An interesting month – Argyll & Bute, Highlands and Islands, ferries and miles of single track roads, with the bonus of good weather. So far easily the best scenery of the project and some very amusing children. One in particular, probably primary one or two, confidently stepped on board and said, “Thanks very much driver”, handing me 50p! Another quipped, “Should you really be driving at your age?” The mouths of babes! Looking forward to next month – more islands and more ferries!

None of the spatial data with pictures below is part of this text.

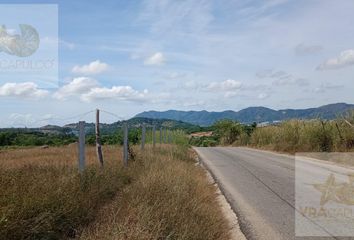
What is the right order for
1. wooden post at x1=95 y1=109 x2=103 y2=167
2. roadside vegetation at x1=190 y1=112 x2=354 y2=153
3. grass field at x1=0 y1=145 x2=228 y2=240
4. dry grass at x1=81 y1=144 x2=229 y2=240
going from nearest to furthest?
grass field at x1=0 y1=145 x2=228 y2=240 < dry grass at x1=81 y1=144 x2=229 y2=240 < wooden post at x1=95 y1=109 x2=103 y2=167 < roadside vegetation at x1=190 y1=112 x2=354 y2=153

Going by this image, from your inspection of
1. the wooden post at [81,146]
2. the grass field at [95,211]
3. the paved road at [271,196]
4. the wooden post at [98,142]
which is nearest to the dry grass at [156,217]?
the grass field at [95,211]

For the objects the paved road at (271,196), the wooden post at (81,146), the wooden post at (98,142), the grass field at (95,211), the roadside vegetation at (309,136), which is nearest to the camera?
the grass field at (95,211)

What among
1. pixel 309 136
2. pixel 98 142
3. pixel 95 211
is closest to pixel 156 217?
pixel 95 211

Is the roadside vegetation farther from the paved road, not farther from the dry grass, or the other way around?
the dry grass

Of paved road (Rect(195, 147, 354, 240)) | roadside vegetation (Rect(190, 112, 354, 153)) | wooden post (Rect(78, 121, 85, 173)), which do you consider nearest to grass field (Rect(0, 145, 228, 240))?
wooden post (Rect(78, 121, 85, 173))

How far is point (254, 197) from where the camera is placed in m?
12.3

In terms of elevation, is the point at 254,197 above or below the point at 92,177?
below

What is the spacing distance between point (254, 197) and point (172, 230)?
5.89 metres

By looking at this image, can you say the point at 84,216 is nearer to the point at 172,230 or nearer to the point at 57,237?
the point at 57,237

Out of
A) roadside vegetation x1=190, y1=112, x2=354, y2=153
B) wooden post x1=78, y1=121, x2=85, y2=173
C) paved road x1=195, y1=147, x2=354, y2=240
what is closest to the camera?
paved road x1=195, y1=147, x2=354, y2=240

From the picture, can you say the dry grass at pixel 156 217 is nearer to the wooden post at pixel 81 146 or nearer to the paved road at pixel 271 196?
the paved road at pixel 271 196

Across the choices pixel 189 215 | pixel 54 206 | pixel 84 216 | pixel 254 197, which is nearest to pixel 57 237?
pixel 54 206

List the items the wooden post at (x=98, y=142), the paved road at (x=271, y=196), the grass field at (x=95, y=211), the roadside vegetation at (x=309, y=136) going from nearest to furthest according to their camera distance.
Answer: the grass field at (x=95, y=211) → the paved road at (x=271, y=196) → the wooden post at (x=98, y=142) → the roadside vegetation at (x=309, y=136)

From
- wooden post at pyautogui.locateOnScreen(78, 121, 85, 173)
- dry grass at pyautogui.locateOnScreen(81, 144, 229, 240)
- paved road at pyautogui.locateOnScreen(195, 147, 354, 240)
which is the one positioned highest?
wooden post at pyautogui.locateOnScreen(78, 121, 85, 173)
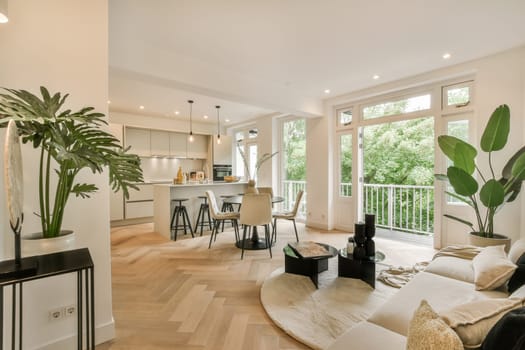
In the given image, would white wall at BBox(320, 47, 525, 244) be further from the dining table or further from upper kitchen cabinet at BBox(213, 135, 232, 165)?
upper kitchen cabinet at BBox(213, 135, 232, 165)

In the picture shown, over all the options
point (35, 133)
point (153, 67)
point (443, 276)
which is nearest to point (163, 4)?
point (153, 67)

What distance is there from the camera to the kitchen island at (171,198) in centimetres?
483

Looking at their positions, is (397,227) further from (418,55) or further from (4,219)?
(4,219)

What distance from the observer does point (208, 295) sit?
2.55 meters

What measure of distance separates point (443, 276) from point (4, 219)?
3139 mm

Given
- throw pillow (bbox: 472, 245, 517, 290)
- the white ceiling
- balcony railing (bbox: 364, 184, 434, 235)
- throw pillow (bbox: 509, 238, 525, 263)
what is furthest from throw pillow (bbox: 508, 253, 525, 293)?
balcony railing (bbox: 364, 184, 434, 235)

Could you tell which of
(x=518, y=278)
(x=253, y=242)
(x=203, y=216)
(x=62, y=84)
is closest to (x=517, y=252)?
(x=518, y=278)

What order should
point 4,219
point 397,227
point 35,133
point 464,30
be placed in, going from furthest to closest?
point 397,227 → point 464,30 → point 4,219 → point 35,133

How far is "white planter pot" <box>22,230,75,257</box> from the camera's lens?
1391 mm

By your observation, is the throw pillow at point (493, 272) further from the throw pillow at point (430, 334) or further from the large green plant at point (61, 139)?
the large green plant at point (61, 139)

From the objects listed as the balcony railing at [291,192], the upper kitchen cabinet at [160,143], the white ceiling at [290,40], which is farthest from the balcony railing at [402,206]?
the upper kitchen cabinet at [160,143]

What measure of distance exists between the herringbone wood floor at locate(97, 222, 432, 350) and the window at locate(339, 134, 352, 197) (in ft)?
3.87

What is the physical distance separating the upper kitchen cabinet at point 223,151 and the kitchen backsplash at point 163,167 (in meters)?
0.70

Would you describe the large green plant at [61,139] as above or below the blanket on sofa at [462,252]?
above
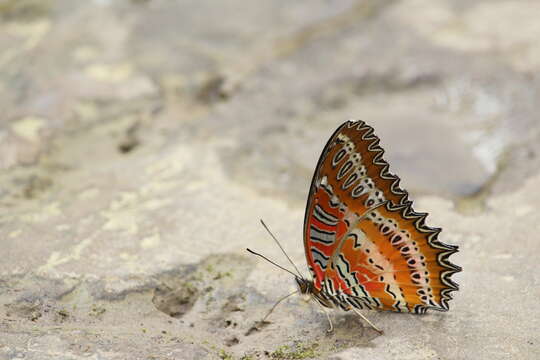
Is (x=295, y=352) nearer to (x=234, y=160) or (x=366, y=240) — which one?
(x=366, y=240)

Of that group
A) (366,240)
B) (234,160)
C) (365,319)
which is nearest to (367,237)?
(366,240)

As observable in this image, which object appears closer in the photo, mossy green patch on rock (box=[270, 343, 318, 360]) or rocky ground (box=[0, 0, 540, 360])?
mossy green patch on rock (box=[270, 343, 318, 360])

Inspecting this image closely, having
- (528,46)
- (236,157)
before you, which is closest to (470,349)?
(236,157)

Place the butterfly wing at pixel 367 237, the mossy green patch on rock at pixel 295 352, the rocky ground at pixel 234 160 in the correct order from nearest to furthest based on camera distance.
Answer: the butterfly wing at pixel 367 237
the mossy green patch on rock at pixel 295 352
the rocky ground at pixel 234 160

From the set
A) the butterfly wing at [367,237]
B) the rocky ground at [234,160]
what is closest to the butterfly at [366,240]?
the butterfly wing at [367,237]

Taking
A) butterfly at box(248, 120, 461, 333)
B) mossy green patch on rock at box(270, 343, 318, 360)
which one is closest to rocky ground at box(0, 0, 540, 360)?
mossy green patch on rock at box(270, 343, 318, 360)

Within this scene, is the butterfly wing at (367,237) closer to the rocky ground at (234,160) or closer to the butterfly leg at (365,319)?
the butterfly leg at (365,319)

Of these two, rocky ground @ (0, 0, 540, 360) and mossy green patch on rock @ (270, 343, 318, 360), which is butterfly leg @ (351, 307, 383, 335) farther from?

BrodieKnowsBest#Brodie knows best

Brodie’s mini-beast of the month

 

Hoverfly Meredon equestis, found by pupils at Salen Primary School, Mull

Hoverfly Meredon equestis, found by pupils at Salen Primary School, Mull

May’s mini-beast of the month goes to this hoverfly Meredon equestris found at Salen Primary School on the Isle of Mull. They do not sting, but mimic bees to avoid predation from birds and other animals that know to avoid these foul-tasting and potentially harmful prey. This true fly can be distinguished from bees due to its large eyes that meet in the centre of the head and its small, stubby antennae. But like bees, hoverflies are important pollinators of many of our native plants.

 

Top teacher comments and tweets

“Children have been looking forward to the visit and we’ve not been disappointed!” Cambusnethan Primary School

“This was a brilliant set up. Well organised, resourced and very friendly and knowledgeable staff”, “Part of the Curriculum of Excellence’s Experiences and Outcomes state that we must compare other cultures with our own. We’ll be looking at wildlife so this is great!” Inveraray Primary School

“It was so active and children totally engaged in the activities! Education officers’ enthusiasm was excellent!” Rhunahaorine Primary School

“Highlighted the need for more local-based, environmental topic work to be included in the curriculum” Castlehill Primary School

“This was a great afternoon for our children who are all now enthusiastic about finding and looking after mini-beasts” Upper Achintore Primary School

Next month – June

Next month is the last of the school year and we continue our journeys north to the Highlands, Harris and Lewis and finishing off in Orkney.

We will also be open to the public at Dawyck Botanics on Saturday 13th June.